Davalı, feragat edilmiş veya kapatılmış bir icra dosyası bulunmadığını, davacının icra dosyasına keyfi olarak devam etmediğini, ortada ibraname bulunmadığını, ödeme makbuzu bulunduğunu, ödeme makbuzunun da ana borçlulardan Serdar"dan alınmış bir bedeli ispat ettiğini, sunulan protokolün davacının belgede sahtecilik yaparak sunduğu bir belge olduğunu, protokol incelendiğinde ... isminin yazılı olduğunu ve bu borçlu hakkında takibe devam edilmeyeceğini gösterdiğini, oysa davacının bu kişinin ismini silerek protokoü dosyaya ibraz ettiğini, protokol başlıklı belgenin dosya borçlusuna verilmiş bir yazı olmayıp, dosya borçlusu ile yaptığı ve davacının imzası alındıktan sonra taraflara verilecek bir yazı olduğunu savunarak davanın reddini dilemiştir.
Mahkemece, bilirkişi raporu esas alınmak suretiyle davanın kısmen kabulüne, takip dosyasındaki borçlunun 10.170,15 TL asıl alacağa yönelik itirazın iptali ile takibin devamına, koşulları oluşmadığından tarafların tazminat taleplerinin reddine karar verilmiş; hüküm, davalı tarafından temyiz edilmiştir.
1-Davacı, davalı avukatın icra dosyası borçlularını ibra ettiğini, icra dosyasından tahsili gereken miktarlar için davalı hakkında yaptığı icra takibine yapılan itirazın iptali için eldeki davayı açmıştır.
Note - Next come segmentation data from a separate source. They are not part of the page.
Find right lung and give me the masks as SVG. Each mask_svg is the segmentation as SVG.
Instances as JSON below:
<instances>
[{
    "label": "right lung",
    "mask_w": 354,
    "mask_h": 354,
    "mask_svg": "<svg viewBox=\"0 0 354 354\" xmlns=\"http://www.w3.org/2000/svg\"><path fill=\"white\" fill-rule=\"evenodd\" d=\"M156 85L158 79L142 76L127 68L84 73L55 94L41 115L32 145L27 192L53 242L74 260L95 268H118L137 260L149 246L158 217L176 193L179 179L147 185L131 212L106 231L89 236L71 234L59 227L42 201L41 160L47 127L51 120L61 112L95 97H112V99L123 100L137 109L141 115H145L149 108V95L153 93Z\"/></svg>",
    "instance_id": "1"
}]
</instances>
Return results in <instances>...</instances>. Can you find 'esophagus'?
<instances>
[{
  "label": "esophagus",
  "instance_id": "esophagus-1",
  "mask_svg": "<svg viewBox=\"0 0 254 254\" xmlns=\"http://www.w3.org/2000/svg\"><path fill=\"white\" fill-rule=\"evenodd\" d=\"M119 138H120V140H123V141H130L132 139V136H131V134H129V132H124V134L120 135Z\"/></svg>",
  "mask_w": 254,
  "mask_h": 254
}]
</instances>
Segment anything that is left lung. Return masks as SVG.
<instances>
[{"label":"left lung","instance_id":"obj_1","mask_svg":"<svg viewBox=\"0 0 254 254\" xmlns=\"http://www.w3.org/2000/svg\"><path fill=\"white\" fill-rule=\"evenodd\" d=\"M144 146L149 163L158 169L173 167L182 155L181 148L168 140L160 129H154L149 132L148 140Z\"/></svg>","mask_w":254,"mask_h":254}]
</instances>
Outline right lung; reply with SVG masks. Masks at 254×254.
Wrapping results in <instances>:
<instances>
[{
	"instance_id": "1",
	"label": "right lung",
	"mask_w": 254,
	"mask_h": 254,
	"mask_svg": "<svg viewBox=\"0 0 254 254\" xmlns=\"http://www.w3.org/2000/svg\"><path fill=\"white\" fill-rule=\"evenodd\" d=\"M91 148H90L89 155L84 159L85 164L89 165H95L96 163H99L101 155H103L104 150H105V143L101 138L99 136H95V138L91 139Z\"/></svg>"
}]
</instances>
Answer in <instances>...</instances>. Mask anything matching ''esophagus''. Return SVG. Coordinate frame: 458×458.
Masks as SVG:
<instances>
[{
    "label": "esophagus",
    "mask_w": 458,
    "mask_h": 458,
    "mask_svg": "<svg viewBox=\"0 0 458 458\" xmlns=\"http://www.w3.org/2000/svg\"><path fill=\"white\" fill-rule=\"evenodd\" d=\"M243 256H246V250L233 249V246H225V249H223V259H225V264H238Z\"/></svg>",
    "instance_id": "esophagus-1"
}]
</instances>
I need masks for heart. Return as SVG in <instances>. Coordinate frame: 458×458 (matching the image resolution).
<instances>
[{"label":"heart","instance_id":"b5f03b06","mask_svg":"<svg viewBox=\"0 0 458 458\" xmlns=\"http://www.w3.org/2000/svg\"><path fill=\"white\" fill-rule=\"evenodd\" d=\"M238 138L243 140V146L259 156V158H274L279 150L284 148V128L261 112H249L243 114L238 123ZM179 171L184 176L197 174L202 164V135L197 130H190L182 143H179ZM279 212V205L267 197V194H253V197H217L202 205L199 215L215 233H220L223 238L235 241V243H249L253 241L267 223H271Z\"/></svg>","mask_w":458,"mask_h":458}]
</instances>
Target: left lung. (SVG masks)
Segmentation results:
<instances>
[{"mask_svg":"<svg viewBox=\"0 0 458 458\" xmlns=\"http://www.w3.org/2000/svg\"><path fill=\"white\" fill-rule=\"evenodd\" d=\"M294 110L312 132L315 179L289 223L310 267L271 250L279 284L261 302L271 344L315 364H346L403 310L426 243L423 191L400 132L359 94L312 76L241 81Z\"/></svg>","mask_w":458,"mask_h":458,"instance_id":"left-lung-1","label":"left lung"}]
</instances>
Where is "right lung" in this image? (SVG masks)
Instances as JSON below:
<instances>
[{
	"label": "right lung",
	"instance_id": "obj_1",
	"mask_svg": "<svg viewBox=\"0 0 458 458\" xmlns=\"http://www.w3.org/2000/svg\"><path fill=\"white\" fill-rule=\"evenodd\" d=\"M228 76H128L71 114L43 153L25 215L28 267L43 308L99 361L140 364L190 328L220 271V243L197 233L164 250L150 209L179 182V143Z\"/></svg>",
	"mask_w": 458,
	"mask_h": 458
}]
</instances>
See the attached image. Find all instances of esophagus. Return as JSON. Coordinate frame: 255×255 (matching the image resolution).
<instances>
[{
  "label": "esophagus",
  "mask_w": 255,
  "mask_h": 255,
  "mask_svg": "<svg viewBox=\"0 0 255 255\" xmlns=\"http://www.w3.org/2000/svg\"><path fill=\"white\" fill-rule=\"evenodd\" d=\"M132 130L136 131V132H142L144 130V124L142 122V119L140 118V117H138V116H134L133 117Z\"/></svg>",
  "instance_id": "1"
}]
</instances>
Mahkemece, hükme esas alınan bilirkişi raporuna davalı tarafından itiraz edilmiştir. Bilirkişi raporunun incelenmesinde, bilirkişinin konusunda uzman olmadığı ve düzenlenen raporun da yetersiz ve hüküm kurmaya yeterli olmadığı anlaşılmaktadır. O halde konusunda uzman bilirkişi marifetiyle, taraf, mahkeme ve Yargıtay denetimine elverişli rapor tanzim ettirilerek sonucuna göre karar verilmesi gerekirken, aksi düşüncelerle eksik inceleme ve yetersiz bilirkişi raporuna dayalı olarak yazılı şekilde davanın kısmen kabulüne karar verilmiş olması, usul ve yasaya aykırı olup bozmayı gerektirir.
2-Bozma nedenine göre davalının sair temyiz itirazlarının incelenmesine gerek görülmemiştir.
SONUÇ: Yukarıda birinci bentte açıklanan nedenle hükmün bozulmasına, ikinci bentte açıklanan nedenle davalının diğer temyiz itirazlarının incelenmesine gerek olmadığına, peşin alınan 52.00 TL temyiz harcın istek halinde iadesine, HUMK’nun 440/1 maddesi uyarınca tebliğden itibaren 15 gün içerisinde karar düzeltme yolu açık olmak üzere, 2.5.2013 gününde oybirliğiyle karar verildi.